**本文**:
改訂新版 世界大百科事典 「フウセンタケ」の意味・わかりやすい解説
フウセンタケ (風船茸)
担子菌類フウセンタケ科フウセンタケ属Cortinariusのキノコ。気球の下にゴンドラをつるしたような形の一群のキノコ。ムラサキフウセンタケ,コガネフウセンタケ,フウセンタケなど,典型的なフウセンタケは,まんじゅう形のかさで,茎の根もとはそろばん珠(だま)形にふくらみ,かさの縁と茎の根もとの間をクモの糸のような繊維がつなぐ。これは不完全なつばである。この属は種類がきわめて多く,形もフウセンタケとはいえないほどさまざまで,円柱状の茎をもつキノコの方がむしろ多いが,つねに共通なのはクモ糸状の不完全なつばがあること,胞子が褐色でその表面がいぼいぼで覆われることである。種類が多いこと,形に変化が多いことなどのため分類はきわめて困難で,日本の研究は著しくおくれている。日本産だけでも100種をはるかに超えるが,大部分はまだ名がない。

**課題 1**: フウセンタケの解説で、典型的なフウセンタケとして名前が挙がっているキノコをすべて書き出せ。
**課題 2**: フウセンタケの解説のうち「担子菌類フウセンタケ科」で始まる段落を、主な事実を残して箇条書きにまとめ直せ。
**課題 3**: フウセンタケの解説を、最後の文の次から書き継げ。

**掲載項目**:

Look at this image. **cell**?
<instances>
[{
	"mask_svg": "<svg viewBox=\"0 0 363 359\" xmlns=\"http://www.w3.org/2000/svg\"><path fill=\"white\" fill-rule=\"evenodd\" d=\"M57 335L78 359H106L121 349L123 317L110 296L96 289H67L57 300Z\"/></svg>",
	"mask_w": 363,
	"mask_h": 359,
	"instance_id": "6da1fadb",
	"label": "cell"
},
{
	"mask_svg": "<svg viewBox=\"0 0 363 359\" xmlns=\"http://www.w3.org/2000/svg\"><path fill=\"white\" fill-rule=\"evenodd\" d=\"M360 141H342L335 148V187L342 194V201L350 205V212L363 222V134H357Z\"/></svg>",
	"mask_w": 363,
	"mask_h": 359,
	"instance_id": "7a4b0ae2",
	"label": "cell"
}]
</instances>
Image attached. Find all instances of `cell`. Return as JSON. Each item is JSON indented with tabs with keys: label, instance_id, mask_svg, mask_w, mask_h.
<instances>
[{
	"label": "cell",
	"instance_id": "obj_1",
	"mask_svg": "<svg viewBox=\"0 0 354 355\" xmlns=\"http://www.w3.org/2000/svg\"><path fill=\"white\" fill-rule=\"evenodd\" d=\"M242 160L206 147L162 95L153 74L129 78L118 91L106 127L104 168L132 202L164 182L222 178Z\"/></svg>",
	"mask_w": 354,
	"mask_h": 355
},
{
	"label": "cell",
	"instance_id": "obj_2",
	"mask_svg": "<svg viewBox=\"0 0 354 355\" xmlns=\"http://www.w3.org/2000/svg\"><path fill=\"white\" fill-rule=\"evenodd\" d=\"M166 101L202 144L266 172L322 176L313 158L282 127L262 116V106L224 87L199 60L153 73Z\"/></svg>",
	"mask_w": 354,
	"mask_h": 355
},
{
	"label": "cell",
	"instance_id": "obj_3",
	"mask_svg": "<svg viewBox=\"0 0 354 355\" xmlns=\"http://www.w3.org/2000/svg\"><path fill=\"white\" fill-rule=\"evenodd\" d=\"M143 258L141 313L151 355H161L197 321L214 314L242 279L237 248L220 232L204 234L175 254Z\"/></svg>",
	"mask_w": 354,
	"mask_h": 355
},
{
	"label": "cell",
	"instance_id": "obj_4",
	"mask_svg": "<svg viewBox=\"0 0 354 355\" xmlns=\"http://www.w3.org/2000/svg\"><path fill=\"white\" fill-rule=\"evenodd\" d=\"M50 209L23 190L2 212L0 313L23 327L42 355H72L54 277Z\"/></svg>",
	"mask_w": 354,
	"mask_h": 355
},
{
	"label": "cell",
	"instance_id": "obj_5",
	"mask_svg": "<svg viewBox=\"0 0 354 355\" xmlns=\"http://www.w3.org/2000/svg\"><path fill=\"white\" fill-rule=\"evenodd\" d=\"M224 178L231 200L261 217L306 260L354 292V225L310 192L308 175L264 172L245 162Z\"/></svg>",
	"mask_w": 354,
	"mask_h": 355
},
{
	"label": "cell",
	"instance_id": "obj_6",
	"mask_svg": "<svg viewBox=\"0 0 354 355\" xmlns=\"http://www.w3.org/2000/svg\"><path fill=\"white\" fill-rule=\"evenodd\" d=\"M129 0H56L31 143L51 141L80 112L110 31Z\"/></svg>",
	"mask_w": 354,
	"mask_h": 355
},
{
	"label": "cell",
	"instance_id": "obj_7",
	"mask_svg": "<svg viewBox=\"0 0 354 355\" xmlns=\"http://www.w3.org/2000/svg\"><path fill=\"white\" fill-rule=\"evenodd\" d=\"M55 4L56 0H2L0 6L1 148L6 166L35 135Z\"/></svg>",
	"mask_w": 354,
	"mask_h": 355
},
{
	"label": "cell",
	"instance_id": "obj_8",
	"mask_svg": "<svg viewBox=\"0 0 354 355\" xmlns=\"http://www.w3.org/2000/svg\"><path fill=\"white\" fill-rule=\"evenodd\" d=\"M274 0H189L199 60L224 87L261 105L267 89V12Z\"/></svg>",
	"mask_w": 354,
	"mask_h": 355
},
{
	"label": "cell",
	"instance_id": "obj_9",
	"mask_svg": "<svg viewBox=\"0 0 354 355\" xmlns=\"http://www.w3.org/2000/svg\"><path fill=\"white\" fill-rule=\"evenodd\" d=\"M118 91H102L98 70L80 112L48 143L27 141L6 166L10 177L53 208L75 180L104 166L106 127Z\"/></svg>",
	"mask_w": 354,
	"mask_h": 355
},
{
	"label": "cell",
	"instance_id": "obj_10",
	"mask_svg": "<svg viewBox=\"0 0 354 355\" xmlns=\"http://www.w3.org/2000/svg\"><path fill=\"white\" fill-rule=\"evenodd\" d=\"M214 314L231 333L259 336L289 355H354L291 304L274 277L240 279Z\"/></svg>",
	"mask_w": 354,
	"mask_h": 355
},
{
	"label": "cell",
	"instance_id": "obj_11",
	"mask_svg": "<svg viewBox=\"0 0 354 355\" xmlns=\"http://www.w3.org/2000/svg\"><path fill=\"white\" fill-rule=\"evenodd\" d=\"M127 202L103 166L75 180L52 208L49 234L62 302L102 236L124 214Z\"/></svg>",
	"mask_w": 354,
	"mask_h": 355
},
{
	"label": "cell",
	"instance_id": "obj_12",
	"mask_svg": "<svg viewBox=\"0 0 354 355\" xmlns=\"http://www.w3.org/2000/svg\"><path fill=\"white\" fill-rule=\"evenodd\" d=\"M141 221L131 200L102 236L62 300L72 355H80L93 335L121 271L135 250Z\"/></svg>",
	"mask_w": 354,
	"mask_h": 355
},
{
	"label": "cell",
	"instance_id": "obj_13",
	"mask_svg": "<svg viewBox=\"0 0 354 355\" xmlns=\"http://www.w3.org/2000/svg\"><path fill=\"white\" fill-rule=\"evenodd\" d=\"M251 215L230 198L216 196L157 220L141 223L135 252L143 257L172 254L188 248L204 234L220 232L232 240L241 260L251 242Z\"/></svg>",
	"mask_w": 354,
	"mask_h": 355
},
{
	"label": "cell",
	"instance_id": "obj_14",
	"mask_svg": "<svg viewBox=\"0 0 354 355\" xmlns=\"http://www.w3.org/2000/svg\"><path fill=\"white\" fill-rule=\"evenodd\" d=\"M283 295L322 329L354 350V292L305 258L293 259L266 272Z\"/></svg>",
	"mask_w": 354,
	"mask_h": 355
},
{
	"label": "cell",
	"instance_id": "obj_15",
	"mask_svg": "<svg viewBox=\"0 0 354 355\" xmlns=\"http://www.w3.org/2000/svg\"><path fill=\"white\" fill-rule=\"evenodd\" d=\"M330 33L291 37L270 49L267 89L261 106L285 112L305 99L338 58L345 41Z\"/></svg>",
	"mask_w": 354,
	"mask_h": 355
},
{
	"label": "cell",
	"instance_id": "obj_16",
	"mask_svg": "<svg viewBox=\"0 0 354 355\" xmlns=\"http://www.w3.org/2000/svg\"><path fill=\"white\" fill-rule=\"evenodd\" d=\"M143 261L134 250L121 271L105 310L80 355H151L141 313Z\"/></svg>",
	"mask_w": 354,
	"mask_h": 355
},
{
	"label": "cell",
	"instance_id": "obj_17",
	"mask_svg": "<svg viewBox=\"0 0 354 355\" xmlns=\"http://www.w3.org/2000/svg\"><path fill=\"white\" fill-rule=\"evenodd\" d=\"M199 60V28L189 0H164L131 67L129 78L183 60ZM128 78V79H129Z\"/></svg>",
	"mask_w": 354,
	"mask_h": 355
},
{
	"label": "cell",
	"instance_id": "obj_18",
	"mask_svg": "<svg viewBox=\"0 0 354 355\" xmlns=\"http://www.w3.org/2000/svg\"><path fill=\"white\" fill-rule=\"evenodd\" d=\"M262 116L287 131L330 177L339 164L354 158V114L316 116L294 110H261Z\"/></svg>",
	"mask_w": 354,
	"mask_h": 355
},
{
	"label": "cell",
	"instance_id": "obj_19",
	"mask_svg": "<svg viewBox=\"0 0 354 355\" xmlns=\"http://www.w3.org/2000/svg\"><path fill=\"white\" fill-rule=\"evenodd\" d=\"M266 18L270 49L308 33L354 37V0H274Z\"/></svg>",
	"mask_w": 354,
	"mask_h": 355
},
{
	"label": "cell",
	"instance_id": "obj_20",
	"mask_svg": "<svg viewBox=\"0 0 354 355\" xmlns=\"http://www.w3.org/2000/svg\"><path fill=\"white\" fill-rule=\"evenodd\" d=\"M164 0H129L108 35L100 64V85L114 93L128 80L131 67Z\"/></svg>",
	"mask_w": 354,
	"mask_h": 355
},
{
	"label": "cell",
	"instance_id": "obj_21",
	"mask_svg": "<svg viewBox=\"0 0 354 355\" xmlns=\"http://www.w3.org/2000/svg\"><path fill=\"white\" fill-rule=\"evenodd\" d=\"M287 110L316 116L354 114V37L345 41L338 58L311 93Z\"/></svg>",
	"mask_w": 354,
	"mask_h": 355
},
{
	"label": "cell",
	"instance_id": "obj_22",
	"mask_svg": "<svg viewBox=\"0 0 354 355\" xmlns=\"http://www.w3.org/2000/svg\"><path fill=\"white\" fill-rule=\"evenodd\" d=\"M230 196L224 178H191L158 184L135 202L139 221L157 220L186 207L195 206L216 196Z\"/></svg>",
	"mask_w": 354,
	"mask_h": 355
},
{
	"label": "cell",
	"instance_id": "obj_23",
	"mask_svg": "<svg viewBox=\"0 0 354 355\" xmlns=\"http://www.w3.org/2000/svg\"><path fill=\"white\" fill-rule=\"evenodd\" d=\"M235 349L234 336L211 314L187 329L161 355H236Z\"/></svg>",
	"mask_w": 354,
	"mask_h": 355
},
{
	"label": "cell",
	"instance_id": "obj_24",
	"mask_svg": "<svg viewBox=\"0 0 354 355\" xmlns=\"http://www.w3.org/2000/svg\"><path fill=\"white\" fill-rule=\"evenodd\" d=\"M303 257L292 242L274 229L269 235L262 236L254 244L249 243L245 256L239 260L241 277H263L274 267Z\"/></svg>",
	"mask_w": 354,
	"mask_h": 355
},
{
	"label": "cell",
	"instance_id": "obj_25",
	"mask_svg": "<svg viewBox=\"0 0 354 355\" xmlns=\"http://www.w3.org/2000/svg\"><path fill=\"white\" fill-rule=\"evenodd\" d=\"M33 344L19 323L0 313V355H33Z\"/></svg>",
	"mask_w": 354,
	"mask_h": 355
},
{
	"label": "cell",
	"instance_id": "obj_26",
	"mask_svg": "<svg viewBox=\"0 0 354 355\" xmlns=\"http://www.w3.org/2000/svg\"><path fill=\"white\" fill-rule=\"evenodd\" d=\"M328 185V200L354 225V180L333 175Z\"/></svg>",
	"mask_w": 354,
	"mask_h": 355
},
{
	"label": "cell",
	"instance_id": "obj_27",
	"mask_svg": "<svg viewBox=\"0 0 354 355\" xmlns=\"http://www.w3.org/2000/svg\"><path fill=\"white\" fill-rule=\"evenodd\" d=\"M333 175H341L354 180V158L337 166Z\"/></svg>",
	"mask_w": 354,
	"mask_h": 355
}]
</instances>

**解答 1**: ムラサキフウセンタケ、コガネフウセンタケ、フウセンタケ

**解答 2**:
- 担子菌類フウセンタケ科フウセンタケ属(Cortinarius)のキノコで、気球の下にゴンドラをつるしたような形の一群。
- 典型的なものは、まんじゅう形のかさと、そろばん珠形にふくらんだ茎の根もとをもつ。かさの縁と根もとの間をクモの糸状の繊維(不完全なつば)がつなぐ。
- 種類がきわめて多く、形もさまざまで、円柱状の茎をもつものの方がむしろ多い。
- 共通する特徴は、クモ糸状の不完全なつばと、表面がいぼいぼで覆われた褐色の胞子。
- 種類が多く形の変化も多いため、分類はきわめて困難。日本の研究は著しくおくれている。
- 日本産だけで100種をはるかに超えるが、大部分はまだ名がない。

**解答 3**:
食用菌は少なくなく,アブラシメジC.elatior Fr.,ヌメリササタケC.pseudosalor Lange,フウセンタケC.purpurascens (Fr.) Fr.などはひろく食用にされる。これらの3種はともにかさと茎の表面は強い粘質物で覆われ,茎は円柱状で長く,クモ糸膜は茎の上部とかさの縁との間にはる。アブラシメジのかさははじめ半球状のち平らに開き,泥褐色,周辺部に放射状にならぶ溝線があるが,ヌメリササタケは溝線を欠く。茎は淡青紫をおびた白色。ともに全国に分布し,秋,ブナ林にとくに多い。
毒キノコとしてはハツゴロウタケC.venenosus Kawam.が記録されているが,正体は不明である。ヨーロッパには致命的猛毒菌として2種が知られているが,日本では不明である。